Israel generally sought to avoid war with Jordan in 1967, prioritizing the Egyptian front and not wishing to get involved in a three-front war.[71] There was a longstanding paradox in Israel’s relationship with Jordan, as Israel had an interest in Jordanian stability.[72] Prior to the Six-Day War, Israeli military planning and strategy were primarily geared towards a conflict with Egypt, with the IDF intending to remain on the defensive against Jordan and Syria until the Egyptian army had been destroyed.[73]

Diplomatic Attempts to Prevent War

The Israeli government, including Prime Minister Eshkol and his military authorities, made concerted efforts to prevent Jordanian military involvement. After the first They used various channels, including friendly states, the U.S. State Department, the British Foreign Office, and General Odd Bull in Jerusalem, to convey explicit assurances to King Hussein that Israel would abstain from any attack if Jordan and its government stayed out of the war.[74] Eshkol communicated directly to King Hussein through General Bull, stating, “We shall not initiate any action whatsoever against Jordan. However, should Jordan open hostilities, we shall react with all our might, and the King will have to bear the full responsibility for all the consequences.”[75] Similarly, General Rabin had assured King Hussein that Israel had no wish for war with Jordan.[76] These efforts were explicitly supported by Israel’s military authorities.[77]

Not only talks — Israel’s actions reflected their position

The position in the requests and talks with Jordan reflected in a desire to respect existing agreements and avoid provocations, as was seen in the Israeli policies prior to the war. In 1967, the cabinet decided unanimously to keep the 1967 Independence Day parade (15 May) in Jerusalem strictly within the limits prescribed by the armistice agreement with Jordan, despite Jordanian violations that included denying entry of Jews to the holiest site in Judaism.[78] Israeli leaders initially considered Jordanian artillery fire on Jerusalem on June 5, 1967, as a “salvo to uphold Jordanian honor” rather than a full-scale offensive,[79] sending a second note to the King to desist.[80] At this point, Israel still had no intention of attacking the West Bank, and their deployment was purely defensive.[81] Notably, “no one in the cabinet or the general staff had proposed the capture of the Old City before the Jordanian bombardment began,” and even then, Israel was reluctant to advance into that holy part of the Jewish patrimony.[82] Defense Minister Dayan reportedly ordered a defensive approach, seeking to encircle Jerusalem without entering the Old City, saying ‘We don’t need that Vatican’.[83] All troops in the area were there for defensive purposes exclusively[84] and had strict orders to not take any act that could be considered “offensive” (not even patrol!).[85]

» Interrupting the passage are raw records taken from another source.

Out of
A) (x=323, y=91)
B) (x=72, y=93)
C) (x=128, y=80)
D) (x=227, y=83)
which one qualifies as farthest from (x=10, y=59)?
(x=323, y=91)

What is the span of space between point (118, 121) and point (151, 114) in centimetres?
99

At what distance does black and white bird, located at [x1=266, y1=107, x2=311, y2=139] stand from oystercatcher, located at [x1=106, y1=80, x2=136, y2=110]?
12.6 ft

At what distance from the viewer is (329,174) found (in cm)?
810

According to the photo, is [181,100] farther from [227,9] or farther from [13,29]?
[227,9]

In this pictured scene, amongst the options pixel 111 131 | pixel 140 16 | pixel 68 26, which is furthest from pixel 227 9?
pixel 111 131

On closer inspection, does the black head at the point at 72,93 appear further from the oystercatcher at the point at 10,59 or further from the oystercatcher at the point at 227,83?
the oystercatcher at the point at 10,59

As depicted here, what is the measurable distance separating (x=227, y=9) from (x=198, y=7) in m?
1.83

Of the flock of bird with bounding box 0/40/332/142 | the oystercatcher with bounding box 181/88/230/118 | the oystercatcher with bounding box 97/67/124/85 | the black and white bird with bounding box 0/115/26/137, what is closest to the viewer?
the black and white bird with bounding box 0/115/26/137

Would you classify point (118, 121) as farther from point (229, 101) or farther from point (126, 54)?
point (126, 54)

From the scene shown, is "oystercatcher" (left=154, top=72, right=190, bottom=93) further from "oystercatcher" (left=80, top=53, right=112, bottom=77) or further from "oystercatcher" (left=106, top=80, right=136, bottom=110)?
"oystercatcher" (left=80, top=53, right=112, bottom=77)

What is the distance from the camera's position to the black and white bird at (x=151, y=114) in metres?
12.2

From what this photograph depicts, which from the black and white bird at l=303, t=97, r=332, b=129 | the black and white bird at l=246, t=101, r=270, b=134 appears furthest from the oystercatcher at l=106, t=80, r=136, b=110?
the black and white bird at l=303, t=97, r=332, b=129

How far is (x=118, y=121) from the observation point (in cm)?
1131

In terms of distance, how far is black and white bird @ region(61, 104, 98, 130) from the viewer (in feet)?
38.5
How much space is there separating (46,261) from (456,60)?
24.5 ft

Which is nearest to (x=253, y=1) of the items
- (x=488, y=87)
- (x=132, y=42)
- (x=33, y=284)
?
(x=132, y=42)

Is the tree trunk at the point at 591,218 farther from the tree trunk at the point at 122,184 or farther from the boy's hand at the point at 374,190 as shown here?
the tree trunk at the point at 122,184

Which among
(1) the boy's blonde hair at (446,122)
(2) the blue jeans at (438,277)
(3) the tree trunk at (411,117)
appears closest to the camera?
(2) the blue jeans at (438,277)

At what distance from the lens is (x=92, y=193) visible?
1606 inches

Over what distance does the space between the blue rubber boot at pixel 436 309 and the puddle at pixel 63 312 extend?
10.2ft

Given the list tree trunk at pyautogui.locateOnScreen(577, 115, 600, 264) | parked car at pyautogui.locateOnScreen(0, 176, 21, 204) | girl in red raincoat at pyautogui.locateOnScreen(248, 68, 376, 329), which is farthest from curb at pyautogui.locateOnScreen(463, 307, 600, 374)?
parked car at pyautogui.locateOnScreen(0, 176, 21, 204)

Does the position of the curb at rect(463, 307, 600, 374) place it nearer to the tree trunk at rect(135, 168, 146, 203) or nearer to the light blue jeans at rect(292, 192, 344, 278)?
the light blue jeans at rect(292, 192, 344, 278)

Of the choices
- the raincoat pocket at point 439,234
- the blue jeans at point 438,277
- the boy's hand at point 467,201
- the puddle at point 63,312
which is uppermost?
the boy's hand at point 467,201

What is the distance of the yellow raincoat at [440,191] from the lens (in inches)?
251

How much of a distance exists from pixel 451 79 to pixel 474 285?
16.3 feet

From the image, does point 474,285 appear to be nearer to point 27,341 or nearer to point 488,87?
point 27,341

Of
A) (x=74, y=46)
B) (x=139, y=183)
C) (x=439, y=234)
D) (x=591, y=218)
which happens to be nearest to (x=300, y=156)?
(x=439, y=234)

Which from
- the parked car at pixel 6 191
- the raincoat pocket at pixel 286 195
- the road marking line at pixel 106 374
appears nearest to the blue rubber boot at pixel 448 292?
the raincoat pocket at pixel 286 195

The situation for the Israelis had become dire. From the ridge near Government House, Jordanian troops had a clear path to sweep through southern Jerusalem—Talpiot, Katamon, and San Simon—and potentially join forces with units and tanks coming down from Mount Scopus in the north. The fall of the entire city was a real possibility.[86] Meanwhile, on the West Bank, Iraq’s 8th Mechanized Brigade—bolstered by a Palestinian battalion—was advancing toward the Damiya Bridge, taking over the positions previously manned by the 40th Armored Brigade. With seven Jordanian brigades already in the area, the combined forces posed a serious threat of slicing Israel in two[87]

But when the Jordanian shelling intensified, not only in Jerusalem but along the entire border, and when troops of the Jordanian army occupied UN headquarters at Government House, the former residence of British High Commissioners, the Israelis realized that the Jordanians were not just putting on a show, and the war began in earnest.[88] That’s when Israel started attacking Jordan.